LANCE'S LAST INTERVIEW
Lance probably experienced the greatest amount of media exposure from the TV series. It was both a gift and a burden. He certainly seized the moment for all of the cache that it gave him to parties and celebrities. But this cataclysmic moment of his public affirmation of his homosexuality would eventually cast a shadow over his entire life.

In the end, Lance Loud found his particular kind of fame rather hollow. Nothing could ever measure up to that initial burst of fame and notoriety. In fact, Lance often spoke of not wanting to be perceived as a gay icon and a publicly homosexual figure. He preferred to be seen as an outsider, a rebel, someone always living on society’s edge. It was a hard act to follow and he spent years struggling to find himself. He went to some dark places in his life as a result, including years of substance abuse.

Lance has openly admitted that he injected drugs for about twenty years and as a result became infected with hepatitis C, a fatal liver infection with few medical cures at this time. The family supported Lance through his illness and he found this to be the most loving embrace of familial love. The last few months of his life were spent at the Carl Bean Hospice in Los Angeles where he received the care that he needed.
(visit PBS.org/lanceloud for further hospice care information and HIV and hepatitas C co-infection resources)

Lance was always his harshest critic. The filmmakers found the experience of recording Lance’s reflections on his life to be an enormous responsibility as he would try to sort out his life and the road he had taken. The following excerpts are part of an exclusive interview recorded at the Carl Bean Hospice and reveal a more intimate view of his life.

Lance’s Last Interview:

Lance
Listen, the one thing about American Family you’ve got to understand is that show had legs, amongst the people who watched, it really touched a nerve, it was so sweet. People have run up to me, any where, many places and thanked me personally for helping inspire their lives or changed them or focused them or given them strength to carry on their own life.

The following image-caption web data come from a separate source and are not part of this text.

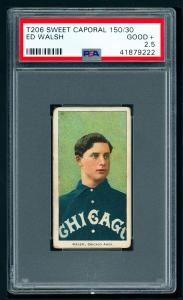 1909-11 T206 Ed Walsh HOF Card - PSA 2.5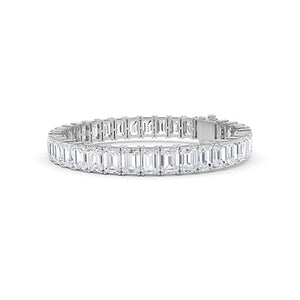 Emerald LG Diamond Bracelet in Yellow Gold - Binson Diamonds Antwerp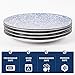 Y YHY 10 Inch Ceramic Dinner Plates, Serving Plates for Christmas & Thanksgiving Dinner, Porcelain Dinner Plates Set of 4, Microwave & Dishwasher Safe, Blue and White - 4 Pattern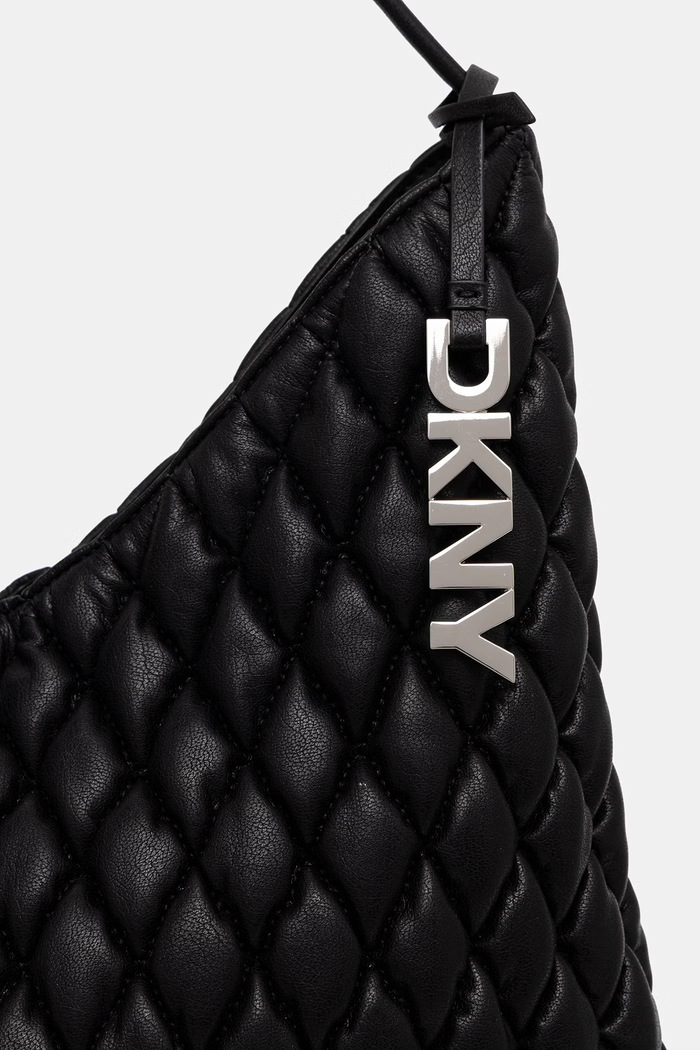 DKNY torebka hobo damska z imitacji skóry PAULA czarny R62AZO07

We were there at the very beginning when there was no like media celebrity except for maybe newscasters. I didn’t mind being like a super swell success in front of people. I, was okay with what I got I guess. . I was in love with the idea that I had gained entry to a thing…. I couldn’t take that sort of failure anymore, the criticism that followed an American Family was just as strong as the fame and the notoriety.

Alan
At the same time, you took a tremendous amount of public criticism for being gay in a pre gay lib era so what happened to you probably would never happen again and that must have been a very difficult burden

Lance
Well that was a great deal of fuel for the fire of self doubt, you know. I was just very insecure about that but you know, you just go on.

Alan
So you do feel that a burden of being a public gay person at that time kind of marked you in some way?

Lance
No, that’s too easy a way out. I did more the marking on myself then having a weird persona. I was the one that was defiling myself. I was the one that was giving myself short shrift ,. I was the one that was denying myself and treating myself with extreme prejudice.


Alan
I mean the flip side of it is, there are a lot of people who watched you and strongly identified with you, young kids wrote you letters.


Lance
I hated the idea of people making a killing off of something. I was asked to put my name on some gay dance bar in the Valley and stuff like that. I thought it would damage whatever little magic there was in what I gave as just being this blundering human being. I thought it would cheapen it and that was one thing I don’t think I ever did, is cheapen my foolishness and my youthful exuberance and I think that was important.


I wasn’t aware of gay rights but, I was aware of my rights, you know. I happen to be a big fag and so there were shades of both and I’m glad that I helped people even inadvertently, I wish I could say it was all part of this brilliant plan of rebellion and it wasn’t really. But as I grew older, I began less to scorn the gay portion of our culture. I was less willing to scorn it then I was to say it’s cool. I’m glad that I helped give people the extra impetus to go on and be proud of themselves, being gay or being just extreme. I was more into the outsiders, I was more into outsider liberation really… the strange and the forgotten and the laughed at, those people.